Так что все эти россказни про нечисть — не более чем способ объяснить для себя какие-нибудь природные явления. Ну темный лес, ну пошумел какой ёжик листиками, ну утонуло в Чёрной реке пара рыбаков — с кем не бывает.
Мне в голову пришла, как мне тогда казалось, гениальная мысль. Доказать, что все вокруг идиоты, одна я умная.
Я стянула под шумок пару лепёшек с колбасой, завернула в бумагу и положила в дорожную котомку. Воды в отцовскую флягу налила — мало ли, заблужусь. Надо ко всему быть готовой.
И двинулась в сторону леса.
Вспоминая тот момент, понимаю, что решения принимала тогда не я, а изобиловавшие во мне подростковые гормоны, которые хотели приключений и движения. Я сама, Варвара Ильинична Парфенова из старой жизни, ни за что бы не потащилась в неизвестный лес с одной котомкой, не сказав никому, тем более услышав неоднократно от местных жителей, что оно небезопасно.
В то время же мне и в голову не пришло, что вообще-то в лесах кроме мифической нечисти, водятся всякие звери, которые не прочь пообедать наивной девицей. Я думала только о том, что хочу доказать отцу и диким селянам, что никакой нечисти не существует, и все это сплошное суеверие.
Магии в этом мире вроде бы не было, зато нечисть водилась в изобилии.
Это я поняла с опозданием. Ближе к ночи.
Я сидела на пеньке, приходя в себя. Приметный такой пенёк, диаметром с обеденный стол, с одного боку густо поросший поганками. Он раскорячился прямо на опушке, у кромки леса, и я его прекрасно запомнила.
Вот только снова на опушку выйти никак не могла.
Меня явно водили кругами, и подозреваемых, кроме мифического лешего, я найти не могла.
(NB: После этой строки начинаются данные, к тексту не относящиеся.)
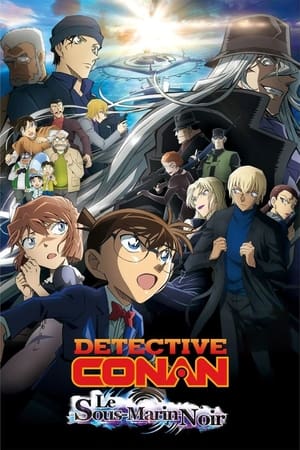 Regarder Détective Conan : Le sous-marin noir en streaming complet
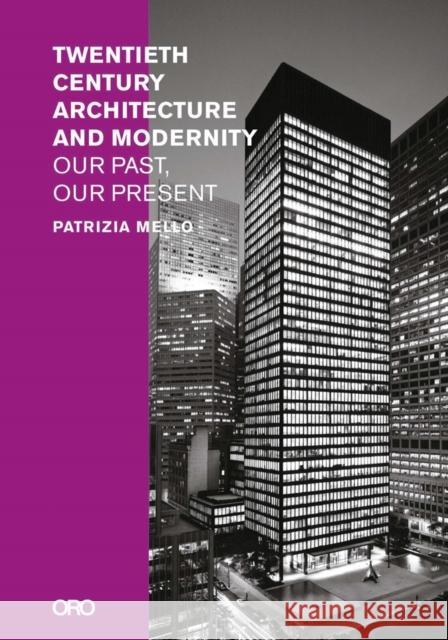 Twentieth-Century Architecture and Modernity: Our Past, Our Present Patrizia Mello 9781954081901 Oro Editions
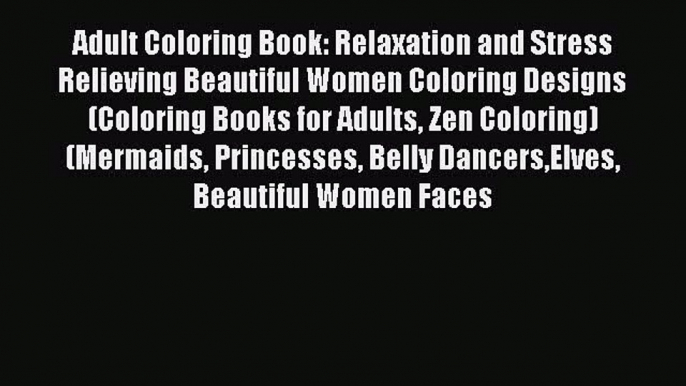 Download Adult Coloring Book: Relaxation and Stress Relieving Beautiful Women Coloring Designs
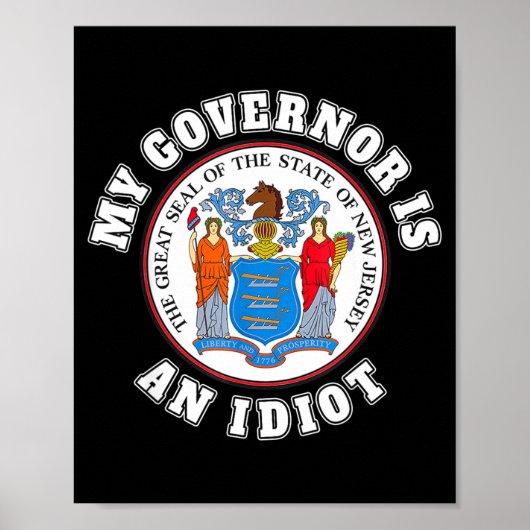 My Governor Is An Idiot Funny New Jersey Tees  ポスター (正面)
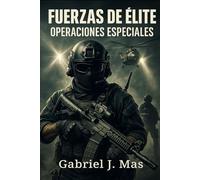 Fuerzas de Élite: La Cumbre de las Operaciones Especiales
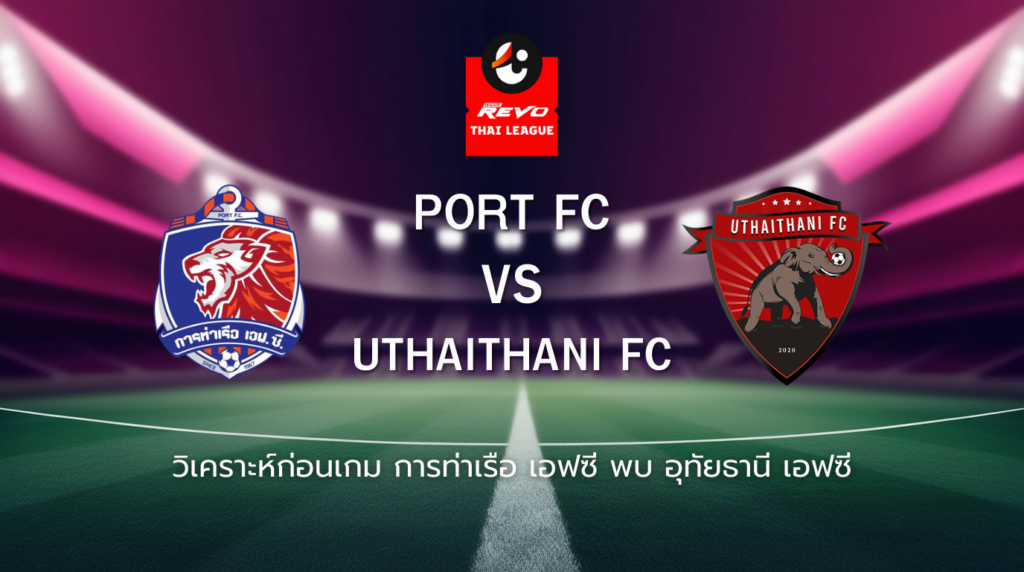 วิเคราะห์ก่อนเกม: การท่าเรือ เอฟซี พบ อุทัยธานี เอฟซี ไทยลีก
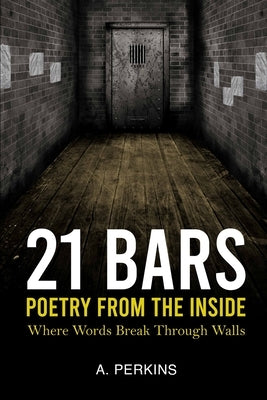 21 Bars: Poetry From The Inside by Perkins, A.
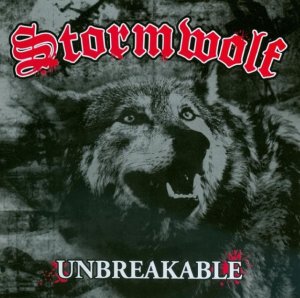 Stormwolf - Unbreakable (2007)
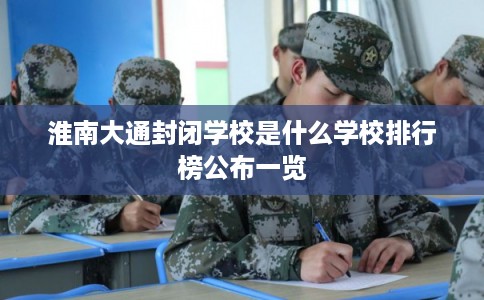 淮南大通封闭学校是什么学校排行榜公布一览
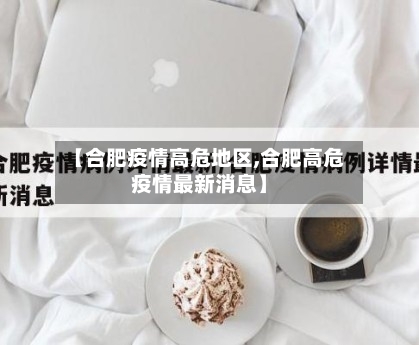 【合肥疫情高危地区,合肥高危疫情最新消息】-第3张图片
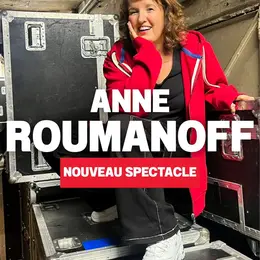 Anne Roumanoff - Nouveau Spectacle - l'âge Libre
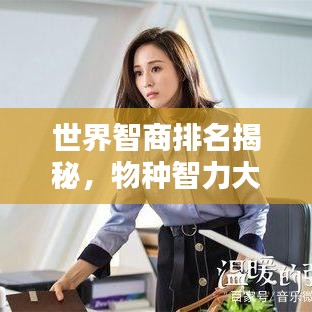 世界智商排名揭秘，物種智力大比拼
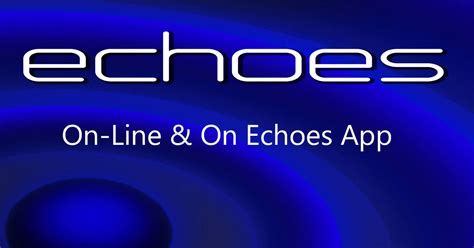 Echoes Online – Echoes.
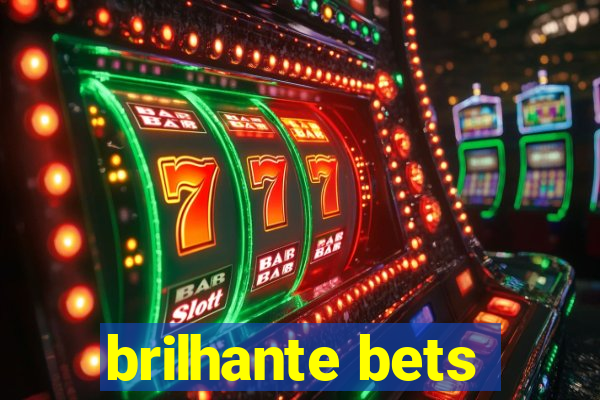 brilhante bets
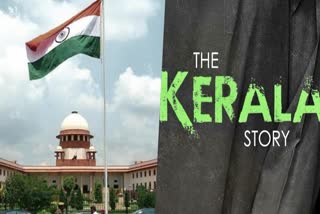 The Kerala Story  SC would like to watch Kerala Story  Kerala Story  SC on Kerala Story  Kerala story news  Supreme Court  The Kerala Story is a fictionalised version  കണക്കുകള്‍ക്ക് ആധികാരിക രേഖയില്ല  ആധികാരിക രേഖയില്ലെന്ന് എഴുതിക്കാണിക്കണം  വിധി അറിയിക്കും മുമ്പ്  കേരള സ്‌റ്റോറി  സുപ്രീം കോടതി  പശ്ചിമ ബംഗാള്‍  സിബിഎഫ്‌സി  ചീഫ് ജസ്‌റ്റിസ്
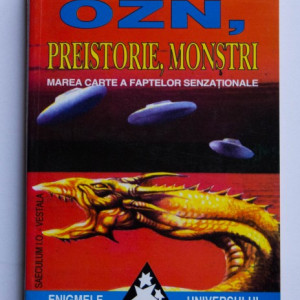 Helmut Hofling - OZN, preistorie, monstri. Marea carte a faptelor senzationale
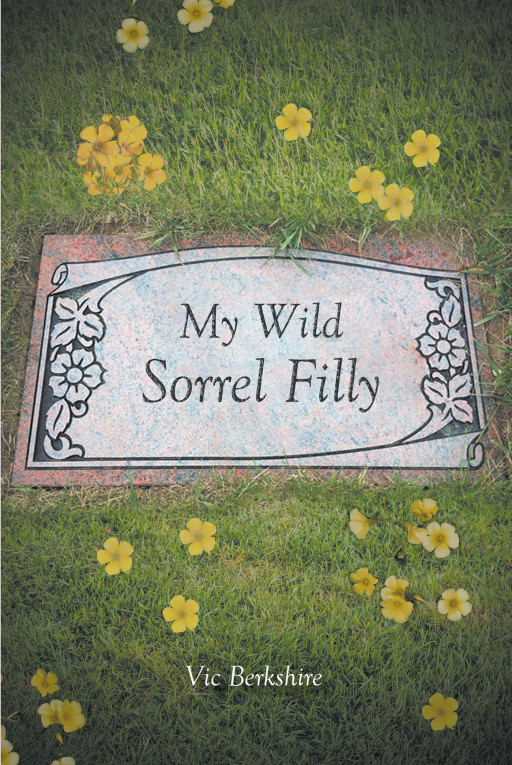Author Vic Berkshire's New Book 'My Wild Sorrel Filly' is a Heartbreaking Tribute to the Author's Late Wife That Celebrates Their Love and 'Differentnesses'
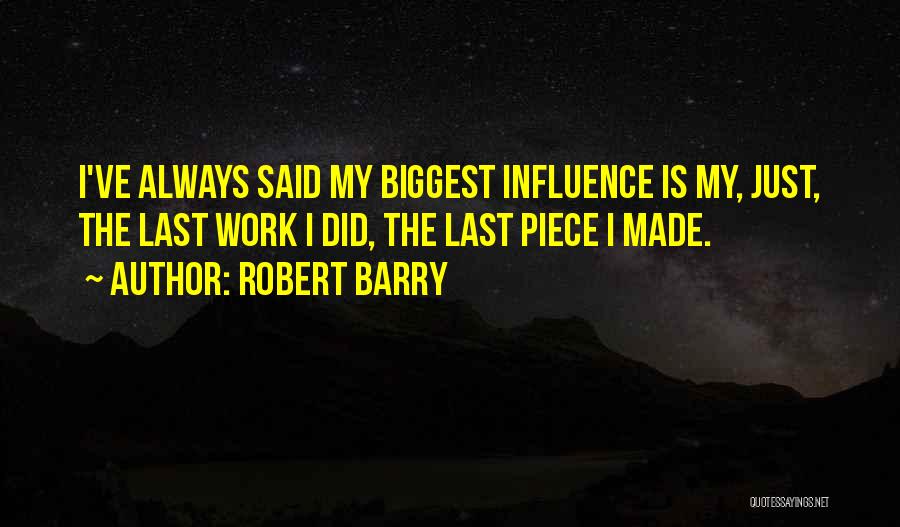 Robert Barry Quotes: I've Always Said My Biggest Influence Is My, Just, The Last Work I Did, The Last Piece I Made.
Что я помнила из фольклора? Любит путать и заводить в дебри, бывает злобный — но тогда меня давно бы уже медведь съел — бывает просто шаловливый. Развлекается так. Ругаться с ним смысла нет. Тогда я точно в лесу останусь.
Как можно подружиться с нечистью?
Да так же, как и с любым другим существом.
Прикормить.
Я сняла с плеча котомку. По правде сказать, я напрочь успела забыть о припасенных бутербродах. Воду выпила, поскольку фляга висела на поясе, под рукой. А лепешки с колбасой так и мялись в дорожном мешке. Вытащив ошмётки, когда-то бывшие хлебобулочным изделием, я засомневалась в собственной затее. На месте лешего я бы этим крошевом побрезговала.
Но, рассудив, что в лесу хлеб в принципе редкость, решила попробовать. Распределила куски лепешки покрасивее на пеньке, как смогла придав им исходную форму, отошла в сторонку и громко и четко произнесла:
— Уважаемый леший! Примите угощение, не побрезгуйте. Взамен прошу выпустить меня из леса, домой очень хочется. Устала, и ноги болят. Заранее спасибо!
Чувствовала я себя при этом полной идиоткой. Но, как говорится, захочешь жить, еще не так станцуешь.
Надеясь, что меня услышали, я развернулась и из последних сил заковыляла в сторону, где как мне казалось, располагались поместье и деревни.
Темнело. На мое счастье, взошла луна, так что спотыкалась я не часто. Через раз.
Через, примерно, час блужданий я снова вышла к пеньку.
Хлеба не было. Шершавая поверхность слома влажно блестела в свете луны, будто ее кто-то вылизал.
Кусты неподалеку неуверенно зашуршали.
Так, кажется контакт налаживается.
Я присела на пенёк — ноги после многочасового скитания по лесу не держали.
— Выходи уж, пообщаемся. — предложила я кустам.
Ветки затряслись, и из-под них осторожно вылезло…нечто.
— А не обидишь? — уточнило оно.
— Не обижу. — Вздохнула я. Существо было довольно большое и очень лохматое. Тут бы кто меня не обидел.
— Хозяйка, а Хозяйка. А чем так от хлебушка вкусно пахло?
— Колбасой. — отстранённо ответила я на автопилоте, изучая ночного гостя. Хотя, какого гостя — хозяина леса.
Леший оказался мельче, чем мне представлялось, размером с некрупную овцу, и такой же мохнатый. Глаза в темноте светились, как у кошек, ярко-бирюзовой радужкой вокруг вертикального зрачка.
Будь у меня чуть больше сил, я бы верещала и металась от ужаса. А так ничего — разглядывала, общалась.